(Passage for review Opens)

Unacast is thrilled to introduce Adam Slackman, our new VP of Sales, who joins us from Mastercard, where he was the Vice President of Retail & Commerce. Our CEO, Thomas Walle, sat down with Adam for a conversation about his deep experience with bringing data products to market, his perspective on the location data industry, and how he’ll help shape the future of Unacast.
Thomas Walle: Let me be the first to extend a warm Unacast welcome! We’re honored to have you on board. Let’s kick off with a bit of a tough question: Mastercard is one of the best-known and prestigious companies out there. What inspired you to make the leap?
Adam Slackman: Oh that’s easy — Unacast’s people, products, and company vision. In several of my previous roles, part of my job was to help bring those three things into alignment. But here, they’re already aligned; that’s what’s going to grease the wheels for us to answer some truly important questions about how and why humans move around the world. And, even better, there’s a palpable hunger in the marketplace for the kinds of innovative products Unacast is developing. With a company all rowing in the same direction towards a market that’s clearly on fire, I think we’ll be able to push location data further than it’s ever gone before. I’m super pumped to be a part of it.
Thomas: The first time we met, you told me, “Data is in my DNA.” What do you mean by that?
Adam: I guess you could say I was into data before it was cool! I started my career at Experian, selling relational databases and advanced analytics — these were the early days, and “big data” wasn’t a household name yet. No smart phones, no social media, it was before all that really exploded. Experian acquired Footfall in 2006, and that’s when I first sensed the potential in the overlap of the digital and physical worlds. When I was promoted to lead the US efforts, my team was able to convince a lot of retailers to start counting their visitors, benchmarking their in-store conversion rates, and adding those metrics to their marketing databases. This was basically the beginning of advertising attribution. For the first time, brands were able to measure the ROI on their omnichannel marketing efforts. I’ve been riding that wave ever since.
Thomas: And a whole new industry was born! That’s gonna be hard to top.
Adam: I don’t think it will, because I see my role at Unacast as the next chapter in that same story. Let me explain. For a while now the industry’s “holy grail” has been about using data to show a complete consumer journey. Until recently, we’ve primarily been able to look at part of the story. For example, you can get all the data you want about online purchases — but that still doesn’t tell you much about how people shop offline, in the physical world. What’s exciting about mobility data is that it fills in those gaps. And where Unacast really leads the pack is that they recognize the truly limitless insights that a true digital/physical blend can unlock. And not just for retailers; there are neighborhoods, cities, and whole industries that stand to be transformed by this kind of work, and that’s what I’ve come here to do.

(Passage for review Closes)
(Records shown Opens)

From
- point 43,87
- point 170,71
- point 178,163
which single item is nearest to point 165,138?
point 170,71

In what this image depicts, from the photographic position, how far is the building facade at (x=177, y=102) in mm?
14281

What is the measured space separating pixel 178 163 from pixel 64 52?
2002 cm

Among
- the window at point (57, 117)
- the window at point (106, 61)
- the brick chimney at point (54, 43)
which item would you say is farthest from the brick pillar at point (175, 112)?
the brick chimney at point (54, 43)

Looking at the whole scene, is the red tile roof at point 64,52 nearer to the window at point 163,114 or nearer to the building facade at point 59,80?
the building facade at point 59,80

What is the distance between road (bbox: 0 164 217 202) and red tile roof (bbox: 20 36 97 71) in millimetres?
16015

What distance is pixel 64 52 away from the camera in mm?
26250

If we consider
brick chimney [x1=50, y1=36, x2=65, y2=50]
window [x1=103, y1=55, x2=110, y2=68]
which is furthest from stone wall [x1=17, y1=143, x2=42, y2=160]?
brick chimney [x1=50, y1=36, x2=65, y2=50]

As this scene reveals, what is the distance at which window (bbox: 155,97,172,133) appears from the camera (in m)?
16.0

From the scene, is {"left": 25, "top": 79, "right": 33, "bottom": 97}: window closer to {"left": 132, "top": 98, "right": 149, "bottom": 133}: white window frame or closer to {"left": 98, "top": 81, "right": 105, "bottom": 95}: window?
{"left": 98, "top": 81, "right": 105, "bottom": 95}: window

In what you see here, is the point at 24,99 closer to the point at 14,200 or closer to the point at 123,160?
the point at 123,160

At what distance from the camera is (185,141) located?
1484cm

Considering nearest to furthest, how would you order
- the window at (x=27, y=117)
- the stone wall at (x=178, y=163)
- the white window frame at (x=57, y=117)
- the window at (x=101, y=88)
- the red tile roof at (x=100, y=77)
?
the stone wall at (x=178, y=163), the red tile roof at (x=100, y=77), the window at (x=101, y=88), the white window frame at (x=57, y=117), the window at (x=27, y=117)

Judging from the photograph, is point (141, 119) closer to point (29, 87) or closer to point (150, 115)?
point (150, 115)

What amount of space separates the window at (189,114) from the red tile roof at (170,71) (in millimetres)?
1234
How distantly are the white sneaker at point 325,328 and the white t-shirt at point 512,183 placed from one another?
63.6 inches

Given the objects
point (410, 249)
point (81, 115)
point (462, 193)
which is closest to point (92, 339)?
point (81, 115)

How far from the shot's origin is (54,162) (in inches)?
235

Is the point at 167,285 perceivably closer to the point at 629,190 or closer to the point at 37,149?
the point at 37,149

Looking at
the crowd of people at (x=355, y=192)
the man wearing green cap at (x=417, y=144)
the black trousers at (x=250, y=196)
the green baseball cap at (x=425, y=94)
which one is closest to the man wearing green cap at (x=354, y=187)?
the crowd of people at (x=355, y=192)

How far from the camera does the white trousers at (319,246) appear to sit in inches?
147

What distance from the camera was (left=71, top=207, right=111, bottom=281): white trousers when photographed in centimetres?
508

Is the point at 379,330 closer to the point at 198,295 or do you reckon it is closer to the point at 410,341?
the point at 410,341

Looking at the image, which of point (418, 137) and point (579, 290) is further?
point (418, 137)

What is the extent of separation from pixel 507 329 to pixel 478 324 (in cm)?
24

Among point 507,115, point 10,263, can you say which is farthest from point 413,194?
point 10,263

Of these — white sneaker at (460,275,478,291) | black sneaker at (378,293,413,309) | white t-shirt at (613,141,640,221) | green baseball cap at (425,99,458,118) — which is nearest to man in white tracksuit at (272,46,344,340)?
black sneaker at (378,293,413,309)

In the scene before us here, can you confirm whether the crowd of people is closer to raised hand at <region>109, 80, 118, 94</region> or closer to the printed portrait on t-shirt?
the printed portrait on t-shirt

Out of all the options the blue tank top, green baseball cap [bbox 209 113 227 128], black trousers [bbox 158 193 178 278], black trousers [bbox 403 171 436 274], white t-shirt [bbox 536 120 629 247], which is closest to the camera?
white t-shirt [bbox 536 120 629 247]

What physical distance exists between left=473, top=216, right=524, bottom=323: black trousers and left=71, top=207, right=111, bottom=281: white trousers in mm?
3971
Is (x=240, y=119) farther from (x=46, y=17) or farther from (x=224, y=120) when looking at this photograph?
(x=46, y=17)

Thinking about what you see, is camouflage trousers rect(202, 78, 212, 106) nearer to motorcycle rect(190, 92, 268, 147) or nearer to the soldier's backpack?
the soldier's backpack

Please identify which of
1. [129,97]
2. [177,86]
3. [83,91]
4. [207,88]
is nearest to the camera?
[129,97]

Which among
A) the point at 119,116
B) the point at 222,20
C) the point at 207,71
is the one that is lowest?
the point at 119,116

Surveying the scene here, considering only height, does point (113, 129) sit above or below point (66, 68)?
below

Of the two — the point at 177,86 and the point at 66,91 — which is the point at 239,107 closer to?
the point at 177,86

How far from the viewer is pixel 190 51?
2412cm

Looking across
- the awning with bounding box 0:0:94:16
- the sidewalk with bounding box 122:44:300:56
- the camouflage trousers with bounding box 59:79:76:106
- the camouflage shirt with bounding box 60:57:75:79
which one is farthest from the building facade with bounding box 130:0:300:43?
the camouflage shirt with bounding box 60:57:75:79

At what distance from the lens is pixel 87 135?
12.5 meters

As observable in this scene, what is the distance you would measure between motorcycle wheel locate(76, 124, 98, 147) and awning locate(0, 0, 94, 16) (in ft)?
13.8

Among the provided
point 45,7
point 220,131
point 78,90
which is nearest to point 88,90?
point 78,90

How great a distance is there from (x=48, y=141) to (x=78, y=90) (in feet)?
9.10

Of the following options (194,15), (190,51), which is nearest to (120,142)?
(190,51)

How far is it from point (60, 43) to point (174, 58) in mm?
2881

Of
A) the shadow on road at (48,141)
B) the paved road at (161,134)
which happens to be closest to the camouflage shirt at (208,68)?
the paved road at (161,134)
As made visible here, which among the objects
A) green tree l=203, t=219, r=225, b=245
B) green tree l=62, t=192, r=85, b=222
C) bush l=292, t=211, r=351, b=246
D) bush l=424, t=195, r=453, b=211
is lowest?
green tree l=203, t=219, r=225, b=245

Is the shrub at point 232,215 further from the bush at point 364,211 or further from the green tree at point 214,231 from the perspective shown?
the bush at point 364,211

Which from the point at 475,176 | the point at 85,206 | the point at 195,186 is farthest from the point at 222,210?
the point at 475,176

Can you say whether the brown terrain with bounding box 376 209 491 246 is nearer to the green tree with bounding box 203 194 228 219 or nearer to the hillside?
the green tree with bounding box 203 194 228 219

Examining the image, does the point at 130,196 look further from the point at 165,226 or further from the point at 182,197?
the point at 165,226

(Records shown Closes)
(Records shown Opens)

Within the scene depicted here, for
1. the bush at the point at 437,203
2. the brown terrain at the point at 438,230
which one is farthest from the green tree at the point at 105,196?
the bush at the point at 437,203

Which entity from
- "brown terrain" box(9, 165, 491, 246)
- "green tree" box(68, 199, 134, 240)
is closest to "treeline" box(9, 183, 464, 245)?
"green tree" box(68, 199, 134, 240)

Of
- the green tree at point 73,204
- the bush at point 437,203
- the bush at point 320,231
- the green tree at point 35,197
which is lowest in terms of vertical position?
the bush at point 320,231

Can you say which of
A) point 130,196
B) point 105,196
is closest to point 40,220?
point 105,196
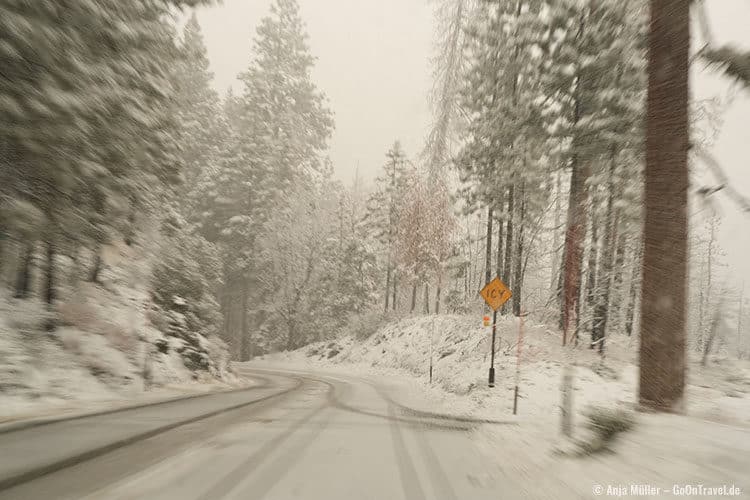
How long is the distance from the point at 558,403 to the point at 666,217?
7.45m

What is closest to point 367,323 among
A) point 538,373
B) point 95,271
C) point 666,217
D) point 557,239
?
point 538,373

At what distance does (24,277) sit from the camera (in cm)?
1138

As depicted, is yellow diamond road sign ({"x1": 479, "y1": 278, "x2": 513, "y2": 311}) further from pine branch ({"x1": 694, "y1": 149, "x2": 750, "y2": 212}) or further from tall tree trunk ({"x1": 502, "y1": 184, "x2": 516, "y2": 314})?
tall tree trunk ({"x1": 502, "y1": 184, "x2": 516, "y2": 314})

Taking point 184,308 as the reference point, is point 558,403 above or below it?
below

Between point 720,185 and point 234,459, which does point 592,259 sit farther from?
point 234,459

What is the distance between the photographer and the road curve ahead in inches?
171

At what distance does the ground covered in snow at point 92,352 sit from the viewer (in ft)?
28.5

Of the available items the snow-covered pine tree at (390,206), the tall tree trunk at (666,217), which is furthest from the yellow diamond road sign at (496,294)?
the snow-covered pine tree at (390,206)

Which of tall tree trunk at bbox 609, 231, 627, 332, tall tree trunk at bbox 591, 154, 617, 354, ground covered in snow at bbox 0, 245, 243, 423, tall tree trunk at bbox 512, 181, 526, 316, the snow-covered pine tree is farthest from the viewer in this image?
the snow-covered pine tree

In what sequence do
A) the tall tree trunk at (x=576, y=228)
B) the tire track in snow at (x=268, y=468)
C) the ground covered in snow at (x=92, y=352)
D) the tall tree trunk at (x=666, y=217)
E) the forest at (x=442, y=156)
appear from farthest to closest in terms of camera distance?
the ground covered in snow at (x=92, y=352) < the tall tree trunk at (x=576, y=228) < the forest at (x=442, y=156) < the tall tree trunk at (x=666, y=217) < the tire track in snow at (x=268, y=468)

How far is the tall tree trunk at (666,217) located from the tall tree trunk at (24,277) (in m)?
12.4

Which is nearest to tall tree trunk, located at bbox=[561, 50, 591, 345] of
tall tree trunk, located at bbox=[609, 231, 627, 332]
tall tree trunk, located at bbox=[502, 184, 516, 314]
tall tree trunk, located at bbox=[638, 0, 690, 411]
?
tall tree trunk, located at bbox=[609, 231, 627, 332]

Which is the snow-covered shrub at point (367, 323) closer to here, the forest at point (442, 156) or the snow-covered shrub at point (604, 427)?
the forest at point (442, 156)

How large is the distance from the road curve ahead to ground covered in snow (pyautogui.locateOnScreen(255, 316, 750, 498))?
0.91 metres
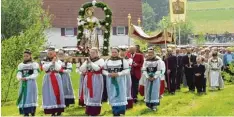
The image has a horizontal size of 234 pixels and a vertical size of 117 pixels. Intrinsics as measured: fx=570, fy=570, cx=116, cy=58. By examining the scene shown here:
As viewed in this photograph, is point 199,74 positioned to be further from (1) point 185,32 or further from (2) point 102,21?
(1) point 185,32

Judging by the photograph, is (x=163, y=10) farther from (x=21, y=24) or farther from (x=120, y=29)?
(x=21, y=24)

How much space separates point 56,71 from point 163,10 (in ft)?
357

(Records shown Closes)

Task item A:
List every company named in the interview with Adam Slackman.
Task item B:
Answer these questions from the interview with Adam Slackman.
(i) What was Adam Slackman's title at Mastercard?
(ii) In what year did Experian acquire Footfall?
(iii) What did Adam Slackman sell at the start of his career at Experian?
Task item C:
Resume the interview with Adam Slackman from its last sentence.

Result A:
Unacast, Mastercard, Experian, Footfall

Result B:
(i) Vice President of Retail & Commerce
(ii) 2006
(iii) Relational databases and advanced analytics

Result C:
Thomas: But there are lots of companies in the location data space. Why us?
Adam: It comes down to two things: the people and the values. Unacast is a remarkable team, made up of subject matter experts from industries that have the most to gain from location intelligence. At the same time, the company’s Norweigian heart really comes through in the way that Unacast values transparency, privacy, and collaboration. I started seeing this in action, in our commercial engagements, on Day 1. While our competitors offer a low-touch, sometimes “black box” approach, our multi-disciplinary team is consultative. In other words, we don’t just use data to find answers; we partner with clients to understand and define the questions too. I used this approach in several of my previous jobs, and I can tell you for sure that it’s the best way to get actionable intelligence on almost any location-related challenge you can imagine. Planning modern cities, tracking the spread of infectious diseases, optimizing real estate decisions, developing brand partnerships... it’s all within reach because of our people-first values.
Thomas: You forgot one of our most important values! And that’s “Have fun, seriously!” — we truly believe that the right balance of work and fun keeps our people at the top of their game. So what do you do for fun?
Adam: Besides being a die-hard Yankees fan? A few years ago I started taking pictures of street art here in New York. Chelsea, where I lived at the time, was a hotbed for emerging artists and I was able to capture photos of their work before the city, or eager collectors, took it down. I still follow the scene (you can see some of my pictures at Street Art & Friends on Facebook and Instagram) but I’ve recently become really enamored with the idea of using location technologies to document this artform. Part of what makes street art so cool is its impermanence, but there’s still a ton of value in mapping it for future viewers — so in that way, it’s not that different from human mobility data!
Thomas: That’s all we have time for today. Thank you so much Adam, and again, welcome!
Adam: No, thank you. I’m so happy to be here!